After laying out the reality—that President Donald Trump’s pick of two right-wing judges for the Supreme Court and the Senate’s ongoing packing of the federal bench has emboldened Republican-controlled legislatures to pass abortion bans in anticipation of overturning Roe v. Wade—Warren got to the point of what we should do about it:

Congress should pass new federal laws that protect access to reproductive care from right-wing ideologues in the states. Federal laws that ensure real access to birth control and abortion care for all women. Federal laws that will stand no matter what the Supreme Court does.

Given the makeup of the Supreme Court and its complete disdain for precedent, it’s sort of impossible to tell if any federal law mandating abortion rights would stand up; still, it’s important for the Democrats to at least try. So what does Warren’s idea for a forward-thinking abortion policy look like?

The core components of it are a federal law that would mirror the protections provided by Roe, as well as a repeal of the Hyde Amendment, a federal statute standing since the 1970s that bans federal funding for abortion. Per Warren, the aim of the package would be this:

First, they must prohibit states from interfering in the ability of a health care provider to provide medical care, including abortion services. Second, they must prohibit states from interfering in the ability of a patient to access medical care, including abortion services, from a provider that offers them.

That’s not all, however. Warren also said she wants to ensure abortion rights are protected and covered under both private insurance and a future Medicare for All system, and wants to preempt state efforts to fuck with abortion laws, which is sure to draw howls from the “state’s rights” crowd that’s somehow totally fine with Alabama forcing the city of Birmingham to keep its minimum wage at poverty levels.

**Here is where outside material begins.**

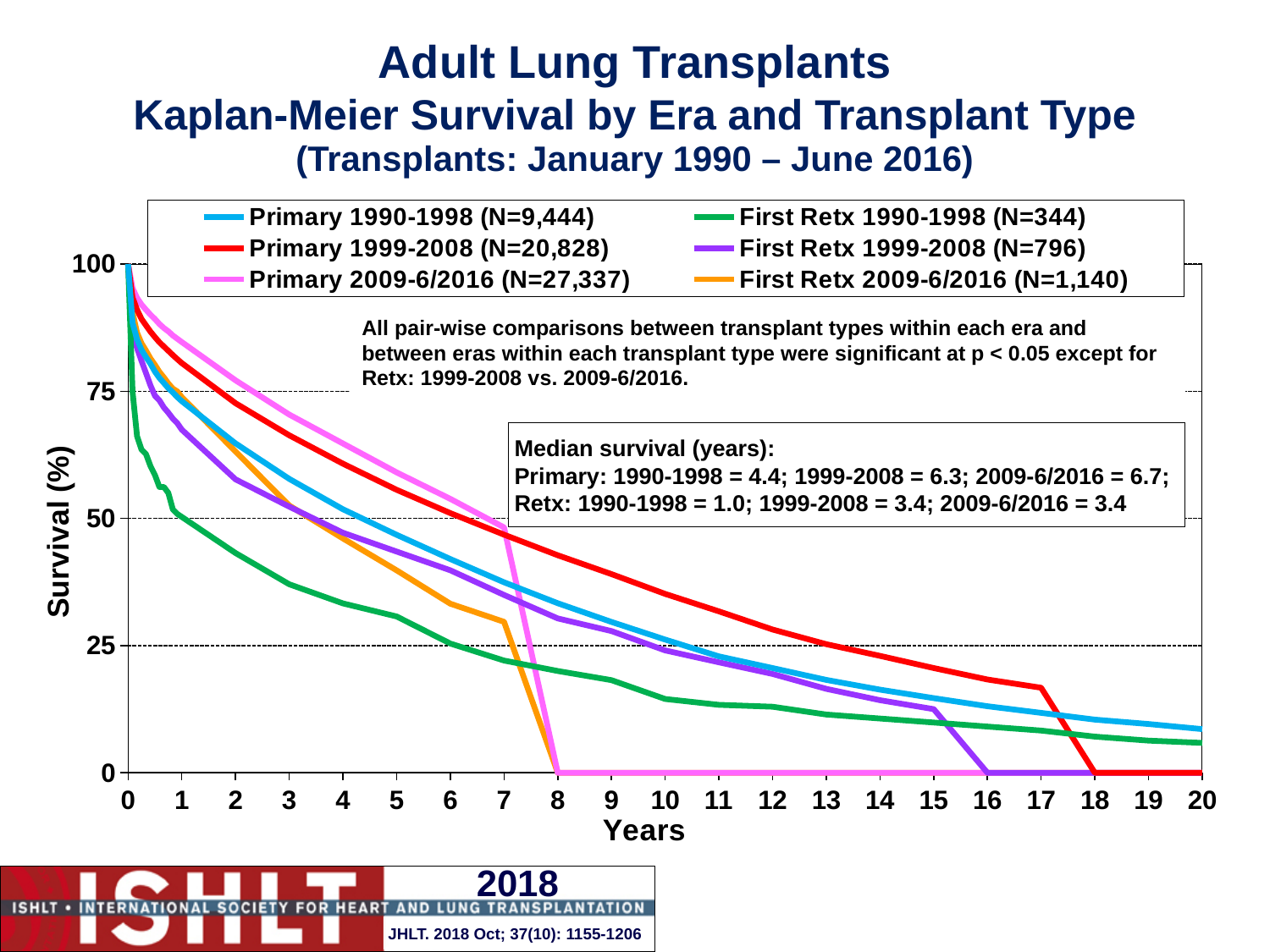
What is the label of the y axis? Survival (%) How many series does the legend list? 6 Which series has the highest survival at 5 years? Primary 2009-6/2016 Is the survival for Primary 2009-6/2016 at 5 years greater or less than 50? greater Which series has the lowest survival at 5 years? First Retx 1990-1998 Is the survival for Primary 1990-1998 at 15 years greater or less than 25? less What kind of chart is shown on the slide? line chart Do the survival curves rise or fall as years increase along the x axis? fall At 3 years, which is higher: survival for Primary 1999-2008 or for First Retx 1990-1998? Primary 1999-2008 What is the median survival in years for Primary 1999-2008 transplants, as stated on the slide? 6.3 Is the survival for Primary 1999-2008 at 10 years greater or less than 25? greater What is the N for the First Retx 2009-6/2016 series in the legend? 1,140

“These kinds of restrictions are medically unnecessary and exist for only one purpose: to functionally eliminate the ability of women to access abortion services,” Warren wrote. She noted that a bill has already been proposed in Congress that would do just that.

Warren’s approach here is exactly the right one: to make a strong push not just to protect the sliver of reproductive rights still standing for people who have wombs in America, but to expand those reproductive rights, and to take states to task for undermining what’s been settled as a civil right for nearly 50 years.

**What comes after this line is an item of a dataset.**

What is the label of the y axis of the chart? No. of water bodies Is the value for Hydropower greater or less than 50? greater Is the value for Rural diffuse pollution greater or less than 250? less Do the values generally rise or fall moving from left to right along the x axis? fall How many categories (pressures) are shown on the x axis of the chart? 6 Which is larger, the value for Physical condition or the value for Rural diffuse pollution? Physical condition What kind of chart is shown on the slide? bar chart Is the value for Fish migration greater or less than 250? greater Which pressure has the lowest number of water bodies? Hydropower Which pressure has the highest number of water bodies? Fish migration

Warren is still hovering in the polls behind Joe Biden and Bernie Sanders, so it remains to be seen whether this or any other policy rollout will work for her in this election. But perhaps more than any other candidate, Warren continues to push all the right buttons when it comes to putting forward a positive vision for what the future of the Democratic Party should look like (though with some notable, and bizarre, exceptions). Let’s hope that continues.